Um
destes dias fui participar no funeral de um padre. Foi na minha diocese de
origem… mas podia ser noutra qualquer. Envolveu um padre octogenário…mas podia
ser mais velho ou mais novo. Conhecia-o (foi meu professor há mais de quarenta
anos)... mas podia ser um quase incógnito. Recebi dele lições académicas… e
também outras de índole moral e de valor pragmático… Numa palavra: acostumei-me
a olhá-lo com respeito e veneração, tal era a idade e a consideração por alguém
superior, se não no intelecto ao menos no mérito.
Observei
a sua figura repousada e as flores em seu redor. Senti as lágrimas… sobretudo
de familiares, à mistura com a circunspeção de outros presbíteros e muitos (tantos
e entretantos) leigos extra laços de sangue… poderá ser de amizade ou até de
ligação de fé. Naquele ambiente formal e funerário iam-me perpassando
interrogações e avaliações, inquietações e propósitos, recordações e desafios…

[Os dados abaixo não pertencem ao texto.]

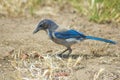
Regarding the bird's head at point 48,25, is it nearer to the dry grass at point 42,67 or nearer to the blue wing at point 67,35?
the blue wing at point 67,35

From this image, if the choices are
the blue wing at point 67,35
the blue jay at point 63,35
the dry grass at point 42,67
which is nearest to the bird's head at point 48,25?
the blue jay at point 63,35

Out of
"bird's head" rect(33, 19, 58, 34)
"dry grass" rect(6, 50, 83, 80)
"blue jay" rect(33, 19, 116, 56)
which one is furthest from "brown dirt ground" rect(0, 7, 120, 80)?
"bird's head" rect(33, 19, 58, 34)

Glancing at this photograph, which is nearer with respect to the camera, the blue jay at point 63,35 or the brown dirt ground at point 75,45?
the brown dirt ground at point 75,45

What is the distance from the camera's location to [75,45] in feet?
29.5

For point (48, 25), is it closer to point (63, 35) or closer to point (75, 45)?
point (63, 35)

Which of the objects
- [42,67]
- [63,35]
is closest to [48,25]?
[63,35]

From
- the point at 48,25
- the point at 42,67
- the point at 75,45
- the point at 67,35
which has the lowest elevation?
the point at 42,67

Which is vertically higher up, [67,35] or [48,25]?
[48,25]

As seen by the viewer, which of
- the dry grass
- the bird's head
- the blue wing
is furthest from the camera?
the bird's head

numa mistura quase anacrónica de sentimentos, de emoções e mesmo de
provocações.
No
título desta partilha/reflexão está contida uma distinção – como se fosse uma
técnica de raciocínio tomista – entre a ‘partida’ ocasional e a ‘partida’ definitiva,
isto é, entre a mudança de um espaço para outro e a mais dramática e definitiva
que é a partida da morte… terrena, localizada e de saída do circuito dos vivos…
= Para
quem já teve de sair de um lugar para outro, a ‘partida’ exige deixar laços
dalguma segurança e ser capaz de ir à descoberta de algo de diferente, de novo
e quase instável. Há idades para ainda se ser capaz de mudar, mas, noutras
circunstâncias, tudo se pode tornar mais ou menos difícil de gerir e até de
digerir. Certas ‘festas de despedida’ como que soam a falso, tais são os
elogios que nunca cobrirão em segundos os obstáculos colocados ao longo do
tempo e de espaços percorridos… muitas vezes por entre lágrimas e tragos em
engolir em seco e com dor.
= Nessas
horas de saída, fica-nos o amargo da não-correspondência pelos destinatários
àquilo que foi proposto… Se bem que a acomodação possa ser a resposta de outros
tantos momentos de fraqueza e de desânimo. Nessas horas de saída, não é difícil
encontrar aduladores, sob a capa de abutres, que tentam disfarçar uma certa
esperteza, camuflando a inteligência não possuída.
= Na
hora da despedida torna-se importante e quase fundamental recordar essa palavra
de São Paulo: um é o que semeia, outro é o que cuida e outro ainda é aquele que
colhe. Com efeito, por muitas e diversas razões será no tempo de pós-despedida
que se poderá compreender o significado mais credível daquele que parte bem
como do seu razoável trabalho, pois, segundo a leitura de entendidos na
matéria, cada um será tanto mais apreciado pelo que deixa nos outros
(discípulos, seguidores ou colaboradores) do que por aquilo que pensa que vale…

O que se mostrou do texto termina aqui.